[STATED PROBLEM]: Return every line of the listing below unchanged, from the first line to the last.

[RECORDS PROVIDED]:
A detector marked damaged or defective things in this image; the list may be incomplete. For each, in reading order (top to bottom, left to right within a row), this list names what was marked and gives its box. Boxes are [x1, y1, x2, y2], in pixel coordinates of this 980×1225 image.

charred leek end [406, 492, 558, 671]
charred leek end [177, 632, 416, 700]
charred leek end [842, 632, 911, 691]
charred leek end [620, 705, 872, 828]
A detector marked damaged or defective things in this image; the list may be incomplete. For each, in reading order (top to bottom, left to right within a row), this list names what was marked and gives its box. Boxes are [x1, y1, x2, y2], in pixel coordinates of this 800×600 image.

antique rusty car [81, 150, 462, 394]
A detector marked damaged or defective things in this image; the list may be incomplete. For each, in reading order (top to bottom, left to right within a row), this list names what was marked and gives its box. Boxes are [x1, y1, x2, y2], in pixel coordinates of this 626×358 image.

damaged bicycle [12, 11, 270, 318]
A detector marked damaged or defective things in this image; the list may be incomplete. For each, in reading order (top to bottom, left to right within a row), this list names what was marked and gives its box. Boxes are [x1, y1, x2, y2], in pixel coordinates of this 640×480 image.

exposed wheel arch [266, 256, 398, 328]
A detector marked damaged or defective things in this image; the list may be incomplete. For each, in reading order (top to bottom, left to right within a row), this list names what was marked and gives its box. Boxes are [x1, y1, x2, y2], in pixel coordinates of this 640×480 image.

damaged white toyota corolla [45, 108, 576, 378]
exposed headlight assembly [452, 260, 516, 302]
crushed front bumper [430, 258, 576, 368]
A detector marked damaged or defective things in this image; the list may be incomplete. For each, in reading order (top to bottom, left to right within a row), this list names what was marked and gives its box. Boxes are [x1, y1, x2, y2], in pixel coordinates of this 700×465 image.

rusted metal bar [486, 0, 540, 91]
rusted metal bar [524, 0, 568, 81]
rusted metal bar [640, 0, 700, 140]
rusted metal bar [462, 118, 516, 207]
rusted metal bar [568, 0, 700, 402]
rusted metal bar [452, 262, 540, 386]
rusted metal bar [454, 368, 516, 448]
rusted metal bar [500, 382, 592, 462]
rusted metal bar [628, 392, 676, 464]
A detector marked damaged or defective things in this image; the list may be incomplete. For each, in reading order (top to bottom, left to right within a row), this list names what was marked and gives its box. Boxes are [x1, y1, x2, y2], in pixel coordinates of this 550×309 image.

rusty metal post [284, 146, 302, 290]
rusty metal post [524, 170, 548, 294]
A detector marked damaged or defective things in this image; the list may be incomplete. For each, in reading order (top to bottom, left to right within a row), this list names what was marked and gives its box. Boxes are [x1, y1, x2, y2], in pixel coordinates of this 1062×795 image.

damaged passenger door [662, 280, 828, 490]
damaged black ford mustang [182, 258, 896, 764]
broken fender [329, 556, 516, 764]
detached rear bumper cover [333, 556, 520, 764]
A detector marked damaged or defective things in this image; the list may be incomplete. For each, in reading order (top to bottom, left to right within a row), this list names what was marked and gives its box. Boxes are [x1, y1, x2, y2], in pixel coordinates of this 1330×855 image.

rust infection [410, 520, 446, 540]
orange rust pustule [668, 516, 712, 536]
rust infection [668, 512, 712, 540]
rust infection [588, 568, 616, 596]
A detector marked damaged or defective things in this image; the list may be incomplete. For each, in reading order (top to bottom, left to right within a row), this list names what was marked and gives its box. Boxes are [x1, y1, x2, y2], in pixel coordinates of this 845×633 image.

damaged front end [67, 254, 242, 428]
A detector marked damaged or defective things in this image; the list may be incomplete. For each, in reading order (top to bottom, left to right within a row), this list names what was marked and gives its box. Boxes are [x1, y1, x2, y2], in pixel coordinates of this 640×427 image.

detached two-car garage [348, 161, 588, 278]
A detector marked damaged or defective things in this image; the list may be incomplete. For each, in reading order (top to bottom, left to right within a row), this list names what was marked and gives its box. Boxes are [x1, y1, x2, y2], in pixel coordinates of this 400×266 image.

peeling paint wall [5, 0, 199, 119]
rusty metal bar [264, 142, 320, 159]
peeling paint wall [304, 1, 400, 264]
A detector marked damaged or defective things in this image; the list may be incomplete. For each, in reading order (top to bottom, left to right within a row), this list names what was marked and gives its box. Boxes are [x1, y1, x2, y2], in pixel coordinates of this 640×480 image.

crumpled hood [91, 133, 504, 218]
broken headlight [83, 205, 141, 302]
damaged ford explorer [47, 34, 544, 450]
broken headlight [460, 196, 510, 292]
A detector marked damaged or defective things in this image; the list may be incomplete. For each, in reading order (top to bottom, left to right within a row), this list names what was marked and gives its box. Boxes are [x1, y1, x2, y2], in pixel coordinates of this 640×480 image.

[SOLVED EXERCISE]:
A detector marked damaged or defective things in this image; the list may be incomplete. For each, in reading order (top to bottom, left to right within a row), this list names what was marked and gives its box. Boxes are [x1, y1, x2, y2], in pixel coordinates of this 980×1225 image.

charred leek end [406, 492, 558, 671]
charred leek end [177, 632, 416, 700]
charred leek end [842, 632, 911, 691]
charred leek end [620, 705, 872, 828]
A detector marked damaged or defective things in this image; the list may be incomplete. For each, in reading order (top to bottom, left to right within a row), this list names what was marked and gives its box. Boxes are [x1, y1, x2, y2], in pixel coordinates of this 800×600 image.

antique rusty car [81, 150, 462, 394]
A detector marked damaged or defective things in this image; the list may be incomplete. For each, in reading order (top to bottom, left to right within a row), this list names what was marked and gives its box. Boxes are [x1, y1, x2, y2], in pixel coordinates of this 626×358 image.

damaged bicycle [12, 11, 270, 318]
A detector marked damaged or defective things in this image; the list may be incomplete. For each, in reading order (top to bottom, left to right within a row), this list names what was marked and gives its box. Boxes are [x1, y1, x2, y2], in pixel coordinates of this 640×480 image.

exposed wheel arch [266, 256, 398, 328]
A detector marked damaged or defective things in this image; the list may be incomplete. For each, in reading order (top to bottom, left to right within a row), this list names what was marked and gives its box. Boxes are [x1, y1, x2, y2], in pixel coordinates of this 640×480 image.

damaged white toyota corolla [45, 108, 576, 378]
exposed headlight assembly [452, 260, 516, 302]
crushed front bumper [430, 258, 576, 368]
A detector marked damaged or defective things in this image; the list may be incomplete. For each, in reading order (top to bottom, left to right within a row), this list names what was marked and gives its box. Boxes are [x1, y1, x2, y2], in pixel coordinates of this 700×465 image.

rusted metal bar [486, 0, 540, 91]
rusted metal bar [524, 0, 568, 81]
rusted metal bar [640, 0, 700, 140]
rusted metal bar [462, 118, 516, 207]
rusted metal bar [568, 0, 700, 402]
rusted metal bar [452, 262, 540, 386]
rusted metal bar [454, 368, 516, 448]
rusted metal bar [500, 382, 592, 462]
rusted metal bar [628, 392, 676, 464]
A detector marked damaged or defective things in this image; the list may be incomplete. For each, in reading order (top to bottom, left to right within a row), this list names what was marked and gives its box. Boxes are [x1, y1, x2, y2], in pixel coordinates of this 550×309 image.

rusty metal post [284, 146, 302, 290]
rusty metal post [524, 170, 548, 294]
A detector marked damaged or defective things in this image; the list may be incomplete. For each, in reading order (top to bottom, left to right within a row), this list names what was marked and gives its box. Boxes are [x1, y1, x2, y2], in pixel coordinates of this 1062×795 image.

damaged passenger door [662, 280, 828, 490]
damaged black ford mustang [182, 258, 896, 764]
broken fender [329, 556, 516, 764]
detached rear bumper cover [333, 556, 520, 764]
A detector marked damaged or defective things in this image; the list may be incomplete. For each, in reading order (top to bottom, left to right within a row), this list names what was marked and gives its box. Boxes are [x1, y1, x2, y2], in pixel coordinates of this 1330×855 image.

rust infection [410, 520, 446, 540]
orange rust pustule [668, 516, 712, 536]
rust infection [668, 512, 712, 540]
rust infection [588, 568, 616, 596]
A detector marked damaged or defective things in this image; the list may be incomplete. For each, in reading order (top to bottom, left to right within a row), this list names what was marked and gives its box. Boxes are [x1, y1, x2, y2], in pixel coordinates of this 845×633 image.

damaged front end [67, 254, 242, 428]
A detector marked damaged or defective things in this image; the list may be incomplete. For each, in reading order (top to bottom, left to right within a row), this list names what was marked and gives its box. Boxes are [x1, y1, x2, y2], in pixel coordinates of this 640×427 image.

detached two-car garage [348, 161, 588, 278]
A detector marked damaged or defective things in this image; the list may be incomplete. For each, in reading order (top to bottom, left to right within a row), this list names what was marked and gives its box. Boxes are [x1, y1, x2, y2], in pixel coordinates of this 400×266 image.

peeling paint wall [5, 0, 199, 119]
rusty metal bar [264, 142, 320, 159]
peeling paint wall [304, 1, 400, 264]
A detector marked damaged or defective things in this image; the list may be incomplete. For each, in reading order (top to bottom, left to right within a row), this list names what was marked and gives its box. Boxes are [x1, y1, x2, y2], in pixel coordinates of this 640×480 image.

crumpled hood [91, 133, 504, 218]
broken headlight [83, 205, 141, 302]
damaged ford explorer [47, 34, 544, 450]
broken headlight [460, 196, 510, 292]
A detector marked damaged or defective things in this image; the list may be incomplete. For each, in reading order (top to bottom, left to right within a row), this list names what was marked and gives its box. Boxes are [x1, y1, x2, y2], in pixel coordinates of this 640×480 image.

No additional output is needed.